Selected excerpt:
• • • •

Prepared to carry out the capitalists' every will, this kept-crew is well paid, entrenched and armed, and while it hides under the silk skirts of Mesdames “Law and Order,” is as desperate and brutal a crew as ever scuttled a ship or quartered a man.
Yet with this alone Capitalism could not live.
It is the false conception and consciousness of the vast majority of the workers who hold up the hands of the master class, and in their ignorance look upon the rich as the symbols of all that is virtuous, noble and wise, while if they were conscious of the facts they would look upon private property of socially necessary things as the great social crime and the owners and upholders as so many social criminals, that makes it possible for it to live.
New conceptions of Right and Wrong must generate and permeate the workers. We must look on conduct and actions that advance the social and economic position of the working class as Right, ethically, legally, religiously, socially and by every other measurement. That conduct and those actions which aid, helps to maintain and gives comfort to the capitalist class, we must consider as Wrong by every standard.
The wage system implies the existence of two economic classes. Under it the workers suffer, it means no end of strife, therefore from the standpoint of the workers it is Wrong and it is Right to get together as a class and abolish the wage system, and in its place erect the Cooperative Common-wealth, the Rule of the Proletariat.
"We find that the centering of the management of industries into fewer and fewer hands makes the trade unions unable to cope with the ever-growing power of the employing class.”
Because they may have some skill and look upon it as so much property, some workers in the past have organized into trade unions; that is, a union for each separate trade. This system of unionism is typified by the American Federation of Labor. It is an organization of one separate union for each trade, although trades may be employed in the same factory or industry.
It is a “unionism” that may have been good enough in its day, when learning a trade was necessary and the vast majority of the workers were required to be crafts-men. The trade unions were useful in their day, same as the ox cart was useful and most essential; yes, of utmost utility in transportation, but it had to make way for something more efficient.

• • • •

Problem requirements:
Write out the passage of the excerpt on capitalism and trade unions starting at "It is the false" and ending at "it to live.".

(Dataset records)
• • • •

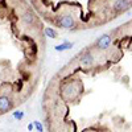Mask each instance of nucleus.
<instances>
[{
    "mask_svg": "<svg viewBox=\"0 0 132 132\" xmlns=\"http://www.w3.org/2000/svg\"><path fill=\"white\" fill-rule=\"evenodd\" d=\"M23 21L27 25H32V24H35V21H36V16L33 15V12H30V11H27L23 16Z\"/></svg>",
    "mask_w": 132,
    "mask_h": 132,
    "instance_id": "7",
    "label": "nucleus"
},
{
    "mask_svg": "<svg viewBox=\"0 0 132 132\" xmlns=\"http://www.w3.org/2000/svg\"><path fill=\"white\" fill-rule=\"evenodd\" d=\"M112 36L110 33H106V35H102L101 37H98L94 42V46L99 50H106L110 48V45L112 44Z\"/></svg>",
    "mask_w": 132,
    "mask_h": 132,
    "instance_id": "1",
    "label": "nucleus"
},
{
    "mask_svg": "<svg viewBox=\"0 0 132 132\" xmlns=\"http://www.w3.org/2000/svg\"><path fill=\"white\" fill-rule=\"evenodd\" d=\"M35 128L38 131V132H44V126H42V123L41 122H38V120H35Z\"/></svg>",
    "mask_w": 132,
    "mask_h": 132,
    "instance_id": "11",
    "label": "nucleus"
},
{
    "mask_svg": "<svg viewBox=\"0 0 132 132\" xmlns=\"http://www.w3.org/2000/svg\"><path fill=\"white\" fill-rule=\"evenodd\" d=\"M44 32H45V36L49 37V38H56L57 37V32L54 29H52V28H46Z\"/></svg>",
    "mask_w": 132,
    "mask_h": 132,
    "instance_id": "9",
    "label": "nucleus"
},
{
    "mask_svg": "<svg viewBox=\"0 0 132 132\" xmlns=\"http://www.w3.org/2000/svg\"><path fill=\"white\" fill-rule=\"evenodd\" d=\"M95 62V57H94V54L93 52L90 50H86L85 53L81 54V57H79V65L83 66V68H90V66H93Z\"/></svg>",
    "mask_w": 132,
    "mask_h": 132,
    "instance_id": "5",
    "label": "nucleus"
},
{
    "mask_svg": "<svg viewBox=\"0 0 132 132\" xmlns=\"http://www.w3.org/2000/svg\"><path fill=\"white\" fill-rule=\"evenodd\" d=\"M74 46V44L73 42H70V41H63L61 45H56L54 46V49H56L57 52H63V50H69V49H71Z\"/></svg>",
    "mask_w": 132,
    "mask_h": 132,
    "instance_id": "8",
    "label": "nucleus"
},
{
    "mask_svg": "<svg viewBox=\"0 0 132 132\" xmlns=\"http://www.w3.org/2000/svg\"><path fill=\"white\" fill-rule=\"evenodd\" d=\"M11 108H12V101H11V98L7 95H2L0 96V114L8 112Z\"/></svg>",
    "mask_w": 132,
    "mask_h": 132,
    "instance_id": "6",
    "label": "nucleus"
},
{
    "mask_svg": "<svg viewBox=\"0 0 132 132\" xmlns=\"http://www.w3.org/2000/svg\"><path fill=\"white\" fill-rule=\"evenodd\" d=\"M62 93H63V96L66 99H74L79 94V89L75 83H66L62 87Z\"/></svg>",
    "mask_w": 132,
    "mask_h": 132,
    "instance_id": "3",
    "label": "nucleus"
},
{
    "mask_svg": "<svg viewBox=\"0 0 132 132\" xmlns=\"http://www.w3.org/2000/svg\"><path fill=\"white\" fill-rule=\"evenodd\" d=\"M12 115H13V118H15L16 120H19V122H20V120H23L24 116H25V114H24L23 111H15Z\"/></svg>",
    "mask_w": 132,
    "mask_h": 132,
    "instance_id": "10",
    "label": "nucleus"
},
{
    "mask_svg": "<svg viewBox=\"0 0 132 132\" xmlns=\"http://www.w3.org/2000/svg\"><path fill=\"white\" fill-rule=\"evenodd\" d=\"M33 129H36L35 128V123H29L28 124V131H33Z\"/></svg>",
    "mask_w": 132,
    "mask_h": 132,
    "instance_id": "12",
    "label": "nucleus"
},
{
    "mask_svg": "<svg viewBox=\"0 0 132 132\" xmlns=\"http://www.w3.org/2000/svg\"><path fill=\"white\" fill-rule=\"evenodd\" d=\"M131 7H132V0H115L111 5V8L118 13L126 12Z\"/></svg>",
    "mask_w": 132,
    "mask_h": 132,
    "instance_id": "4",
    "label": "nucleus"
},
{
    "mask_svg": "<svg viewBox=\"0 0 132 132\" xmlns=\"http://www.w3.org/2000/svg\"><path fill=\"white\" fill-rule=\"evenodd\" d=\"M57 24H58V27H61V28H63V29L71 30V29H75L77 21H75V19H74L71 15H63V16L58 17Z\"/></svg>",
    "mask_w": 132,
    "mask_h": 132,
    "instance_id": "2",
    "label": "nucleus"
}]
</instances>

• • • •

Task answer:
It is the false conception and consciousness of the vast majority of the workers who hold up the hands of the master class, and in their ignorance look upon the rich as the symbols of all that is virtuous, noble and wise, while if they were conscious of the facts they would look upon private property of socially necessary things as the great social crime and the owners and upholders as so many social criminals, that makes it possible for it to live.